L’information est contenue dans une note circulaire signée vendredi 31 juillet 2026 par le directeur de cabinet du ministre, Assoumany Gouromenan, précisant que la mesure de suspension prend fin le 31 juillet à minuit, conformément au calendrier de mise en œuvre du repos biologique.
Le ministère a salué le civisme des pêcheurs artisanaux, des organisations professionnelles, des communautés littorales, des autorités administratives et des forces de sécurité, dont l’engagement a contribué au respect de cette période d’arrêt temporaire destinée à favoriser la régénération des ressources halieutiques.
À l’occasion de cette reprise, le ministère a adressé ses vœux de succès aux acteurs du secteur, tout en les invitant à exercer leurs activités dans le strict respect de la réglementation en vigueur.
Le MIRAH insiste notamment sur l’obligation de détenir une licence de pêche, le respect des zones de pêche autorisées, l’application des tailles minimales de capture ainsi que l’interdiction des engins et méthodes de pêche prohibés.
Le ministère rappelle que le repos biologique vise à préserver les stocks de géniteurs et de juvéniles afin de garantir la reconstitution naturelle et durable des ressources halieutiques dans les eaux marines et continentales.
La note circulaire annonce également les prochaines échéances du calendrier de gestion des pêches. L’ouverture de la pêche industrielle maritime et de la pêche lagunaire est fixée au 1er septembre 2026. À la même date débutera la fermeture des pêches sur les lacs de Buyo, Kossou, Taabo et Soubré pour une durée de deux mois.

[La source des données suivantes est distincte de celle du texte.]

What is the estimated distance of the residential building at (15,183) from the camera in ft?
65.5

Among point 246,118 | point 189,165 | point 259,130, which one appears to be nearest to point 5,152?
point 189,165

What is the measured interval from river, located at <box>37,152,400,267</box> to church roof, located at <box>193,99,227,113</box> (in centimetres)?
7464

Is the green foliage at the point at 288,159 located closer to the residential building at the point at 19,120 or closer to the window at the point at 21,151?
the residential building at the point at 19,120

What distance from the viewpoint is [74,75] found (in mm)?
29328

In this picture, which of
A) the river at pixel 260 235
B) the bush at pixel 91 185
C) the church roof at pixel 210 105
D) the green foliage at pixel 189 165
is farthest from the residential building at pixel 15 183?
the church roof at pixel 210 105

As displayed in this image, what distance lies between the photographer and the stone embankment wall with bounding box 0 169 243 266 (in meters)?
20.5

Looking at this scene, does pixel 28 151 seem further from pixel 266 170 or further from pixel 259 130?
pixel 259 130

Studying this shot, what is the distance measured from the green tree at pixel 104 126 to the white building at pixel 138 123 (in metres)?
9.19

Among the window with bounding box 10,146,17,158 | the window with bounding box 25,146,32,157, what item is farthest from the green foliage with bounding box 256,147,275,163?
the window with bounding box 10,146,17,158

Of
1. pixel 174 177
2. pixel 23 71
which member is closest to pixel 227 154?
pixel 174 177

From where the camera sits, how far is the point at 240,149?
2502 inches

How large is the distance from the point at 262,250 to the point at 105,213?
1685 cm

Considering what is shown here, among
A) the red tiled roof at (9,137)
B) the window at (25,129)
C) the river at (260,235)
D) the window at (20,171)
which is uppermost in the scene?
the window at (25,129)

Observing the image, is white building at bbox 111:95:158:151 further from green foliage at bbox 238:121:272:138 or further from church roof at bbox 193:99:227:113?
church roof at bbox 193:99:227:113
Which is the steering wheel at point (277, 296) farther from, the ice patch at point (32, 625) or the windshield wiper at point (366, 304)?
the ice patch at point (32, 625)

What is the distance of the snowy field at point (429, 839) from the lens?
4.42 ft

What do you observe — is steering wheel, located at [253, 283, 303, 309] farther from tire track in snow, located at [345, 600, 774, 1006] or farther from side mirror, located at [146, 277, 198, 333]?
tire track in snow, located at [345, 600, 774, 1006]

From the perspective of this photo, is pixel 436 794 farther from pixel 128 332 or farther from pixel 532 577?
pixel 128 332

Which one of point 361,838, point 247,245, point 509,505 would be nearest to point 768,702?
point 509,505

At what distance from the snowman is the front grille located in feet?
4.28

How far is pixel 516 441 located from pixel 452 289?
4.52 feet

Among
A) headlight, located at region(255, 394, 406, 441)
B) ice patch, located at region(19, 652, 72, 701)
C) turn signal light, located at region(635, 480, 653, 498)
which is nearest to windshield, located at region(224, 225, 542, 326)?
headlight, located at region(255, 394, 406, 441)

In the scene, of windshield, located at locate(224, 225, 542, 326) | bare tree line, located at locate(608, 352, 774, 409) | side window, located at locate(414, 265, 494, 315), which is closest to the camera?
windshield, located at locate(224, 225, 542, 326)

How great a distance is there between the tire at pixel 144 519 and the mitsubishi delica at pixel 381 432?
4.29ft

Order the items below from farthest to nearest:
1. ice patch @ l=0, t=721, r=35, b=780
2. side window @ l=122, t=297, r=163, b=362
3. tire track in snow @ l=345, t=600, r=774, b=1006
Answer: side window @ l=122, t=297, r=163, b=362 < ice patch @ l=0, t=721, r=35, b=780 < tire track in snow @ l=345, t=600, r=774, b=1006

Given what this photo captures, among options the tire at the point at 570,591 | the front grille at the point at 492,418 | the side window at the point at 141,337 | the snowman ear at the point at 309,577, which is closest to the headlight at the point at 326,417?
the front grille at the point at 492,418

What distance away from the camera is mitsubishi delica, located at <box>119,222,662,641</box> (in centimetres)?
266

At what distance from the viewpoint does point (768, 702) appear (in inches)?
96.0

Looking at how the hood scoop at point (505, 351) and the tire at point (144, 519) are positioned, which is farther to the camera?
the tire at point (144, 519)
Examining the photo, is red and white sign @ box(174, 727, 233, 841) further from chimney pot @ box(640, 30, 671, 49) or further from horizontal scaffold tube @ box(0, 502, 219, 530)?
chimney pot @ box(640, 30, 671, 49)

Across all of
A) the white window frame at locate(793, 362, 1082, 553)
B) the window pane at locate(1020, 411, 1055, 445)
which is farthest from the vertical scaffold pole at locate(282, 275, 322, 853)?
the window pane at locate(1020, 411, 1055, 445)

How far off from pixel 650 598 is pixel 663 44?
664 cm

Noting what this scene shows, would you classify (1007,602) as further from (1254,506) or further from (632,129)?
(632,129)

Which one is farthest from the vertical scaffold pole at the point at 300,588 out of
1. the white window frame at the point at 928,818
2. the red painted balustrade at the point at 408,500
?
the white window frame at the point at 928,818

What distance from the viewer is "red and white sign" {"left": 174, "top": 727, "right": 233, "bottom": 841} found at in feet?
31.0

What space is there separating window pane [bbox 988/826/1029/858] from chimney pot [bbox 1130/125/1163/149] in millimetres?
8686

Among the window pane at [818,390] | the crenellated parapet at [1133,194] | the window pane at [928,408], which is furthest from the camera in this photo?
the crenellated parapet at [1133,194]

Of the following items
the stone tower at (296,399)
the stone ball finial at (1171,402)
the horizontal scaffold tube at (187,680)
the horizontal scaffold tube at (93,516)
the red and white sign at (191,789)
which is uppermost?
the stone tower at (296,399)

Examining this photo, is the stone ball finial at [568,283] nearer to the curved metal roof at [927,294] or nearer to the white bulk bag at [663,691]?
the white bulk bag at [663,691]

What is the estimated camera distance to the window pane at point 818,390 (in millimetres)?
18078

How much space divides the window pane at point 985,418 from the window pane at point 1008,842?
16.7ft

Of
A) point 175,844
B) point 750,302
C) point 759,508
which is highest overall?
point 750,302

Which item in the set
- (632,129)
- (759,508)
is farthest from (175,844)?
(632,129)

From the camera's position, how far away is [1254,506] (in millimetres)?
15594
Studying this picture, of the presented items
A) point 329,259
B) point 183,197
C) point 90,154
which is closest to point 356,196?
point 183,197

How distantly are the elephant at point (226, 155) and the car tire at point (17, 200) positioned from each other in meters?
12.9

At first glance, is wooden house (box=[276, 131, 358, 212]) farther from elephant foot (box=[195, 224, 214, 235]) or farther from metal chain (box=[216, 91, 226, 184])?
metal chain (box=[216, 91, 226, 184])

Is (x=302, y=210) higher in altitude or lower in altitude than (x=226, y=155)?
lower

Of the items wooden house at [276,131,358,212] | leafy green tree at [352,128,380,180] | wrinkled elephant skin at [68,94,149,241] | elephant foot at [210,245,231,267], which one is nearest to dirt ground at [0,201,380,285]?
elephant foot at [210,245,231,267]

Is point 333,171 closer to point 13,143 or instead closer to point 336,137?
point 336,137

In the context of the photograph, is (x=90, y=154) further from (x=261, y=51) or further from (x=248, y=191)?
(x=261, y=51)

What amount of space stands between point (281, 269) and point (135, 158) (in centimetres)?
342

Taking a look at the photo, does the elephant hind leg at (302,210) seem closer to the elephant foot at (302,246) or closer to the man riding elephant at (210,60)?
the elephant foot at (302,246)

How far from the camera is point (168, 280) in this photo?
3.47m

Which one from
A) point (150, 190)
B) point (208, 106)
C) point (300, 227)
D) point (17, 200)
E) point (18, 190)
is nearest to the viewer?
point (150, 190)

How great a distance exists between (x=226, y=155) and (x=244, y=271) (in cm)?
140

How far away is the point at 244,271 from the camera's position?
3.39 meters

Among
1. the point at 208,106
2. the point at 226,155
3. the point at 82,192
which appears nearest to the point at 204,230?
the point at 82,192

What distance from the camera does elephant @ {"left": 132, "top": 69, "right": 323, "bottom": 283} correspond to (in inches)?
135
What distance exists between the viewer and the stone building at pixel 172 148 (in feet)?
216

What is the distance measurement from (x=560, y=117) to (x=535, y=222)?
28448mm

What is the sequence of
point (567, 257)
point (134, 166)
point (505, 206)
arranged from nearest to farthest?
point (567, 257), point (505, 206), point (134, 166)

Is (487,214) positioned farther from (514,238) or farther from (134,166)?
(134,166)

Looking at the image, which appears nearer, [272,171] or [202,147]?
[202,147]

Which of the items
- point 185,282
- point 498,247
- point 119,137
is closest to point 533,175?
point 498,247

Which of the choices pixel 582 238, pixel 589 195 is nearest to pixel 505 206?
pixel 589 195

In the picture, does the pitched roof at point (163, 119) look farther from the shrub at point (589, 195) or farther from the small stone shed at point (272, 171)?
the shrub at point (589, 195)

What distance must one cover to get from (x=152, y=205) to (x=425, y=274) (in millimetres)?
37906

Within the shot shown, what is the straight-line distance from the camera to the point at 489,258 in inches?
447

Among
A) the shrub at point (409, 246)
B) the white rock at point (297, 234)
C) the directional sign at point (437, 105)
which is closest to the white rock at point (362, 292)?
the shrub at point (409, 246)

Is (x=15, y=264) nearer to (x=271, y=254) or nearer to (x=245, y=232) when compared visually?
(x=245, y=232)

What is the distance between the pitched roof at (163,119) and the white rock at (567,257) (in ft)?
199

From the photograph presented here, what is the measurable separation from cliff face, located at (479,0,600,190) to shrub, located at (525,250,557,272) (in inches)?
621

Le ministère précise, par ailleurs, que dans les zones lagunaires et continentales concernées par l’approche différenciée de 2026, les restrictions relatives à certains engins de pêche, notamment les nasses et les filets maillants, demeurent en vigueur. Tout contrevenant s’expose à la saisie de son matériel, à des amendes et à des poursuites judiciaires, conformément à la législation.
Le MIRAH appelle enfin l’ensemble des acteurs de la filière à poursuivre leurs efforts afin de consolider les acquis de cette politique de préservation des ressources halieutiques au profit des générations présentes et futures.